During the Great Depression, Ben Hartman created a collection of interesting and idiosyncratic folk art sculptures at his Springfield home.

A 14-foot stone cathedral towers over the backyard. Ben Hartman’s scaled-down take on medieval Italian architecture includes little arches and alcoves, each adorned with tiny sculptures depicting religious iconography, including a version of Leonardo da Vinci’s “The Last Supper” and statuettes of the Madonna.

Not far away, there’s a 12-foot castle featuring a drawbridge, a moat and more than 107 windows. Painstakingly crafted miniature stone structures decorate the surrounding landscape: Tiny icicles hang from cabin roofs at Valley Forge, 14 small animals march two by two onto Noah’s Ark, and little desks line the inside of a miniature one-room schoolhouse. The more you look, the more you find.

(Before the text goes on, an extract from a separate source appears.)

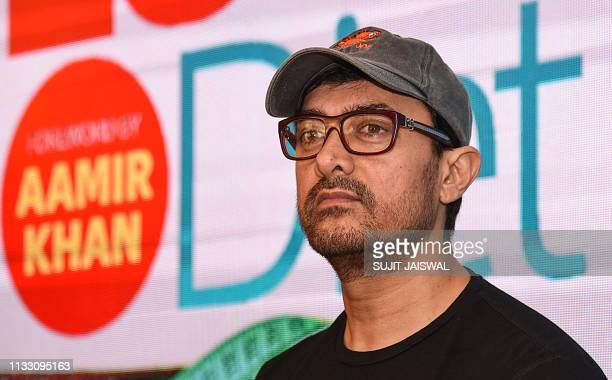 Indian Bollywood actor Aamir Khan looks on during the launch of a book about weight loss in Mumbai on March 27 2019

Harry George “Ben” Hartman built all of it, starting in 1932 when he was laid off from his molding job at the Springfield Machine Tool Co. foundry at age 48. He refused to remain idle, and as the Great Depression took hold, something special blossomed in the backyard of Hartman’s 1920s home at 1905 Russell Ave. Between 1932 and 1939, he built more than 50 ornate structures on his home’s 9,720-square-foot-lot — what is today known as the Hartman Rock Garden.

On the north side of the yard, 20 mules pull two wagons past cacti in a sand-filled rendition of Death Valley — a reference to the 20 Mule Team Borax laundry soap commercials that aired during one of Hartman’s favorite radio shows, “Death Valley Days.” Nearby, a replica of Reco Sporting Goods offers a nod to the Springfield business where Hartman bought fishing equipment. Throughout the garden, concrete walkways embedded with tiny stones transmit strange and stirring adages: “Lead, Kindly Light,” “Seek the Good in Life,” “Love Honor and Obey All Laws” and “No Place Like Home and Mother.”

At the heart of the garden, the round edges of stream-worn gravel, red granite and concrete unite to form Tree of Life. Hartman used an estimated 20,000 tiny stones to construct his 7-foot centerpiece, which resembles a two-armed cactus.

One arm holds a schoolhouse, while the other supports a church and two cement doves. At the top, an eagle sits upon a globe emblazoned with “U.S.” It reflects the importance Hartman put on education, religion and patriotism.

“Each piece is remarkable in its own right, but then you pull them all together and you have this amalgamation of patriotic symbols and religious symbols and Depression-era pop art,” says Kevin Rose, a historian at Springfield’s charitable Turner Foundation, the organization that has helped preserve the Hartman property. “Any individual piece is significant, but it’s not nearly as significant as the collective whole.”



“Each piece is remarkable in its own right, but then you pull them all together and you have this amalgamation of patriotic symbols and religious symbols and Depression-era pop art," says Kevin Rose, a historian at the city of Springfield’s charitable Turner Foundation. (photo by Rod Hatfield)

Born in Edenville, Pennsylvania, in 1883, Ben Hartman left home at age 16 to master mold making, the craft he’d use to both earn a living and create his elaborate sculpture garden. In 1913, he settled in Springfield and, in 1928, after his first wife Maggie died of cancer, Ben married Mary Johns. Together, the couple raised three children: Ruth, Martha and Benjamin, who often went by “young Ben.”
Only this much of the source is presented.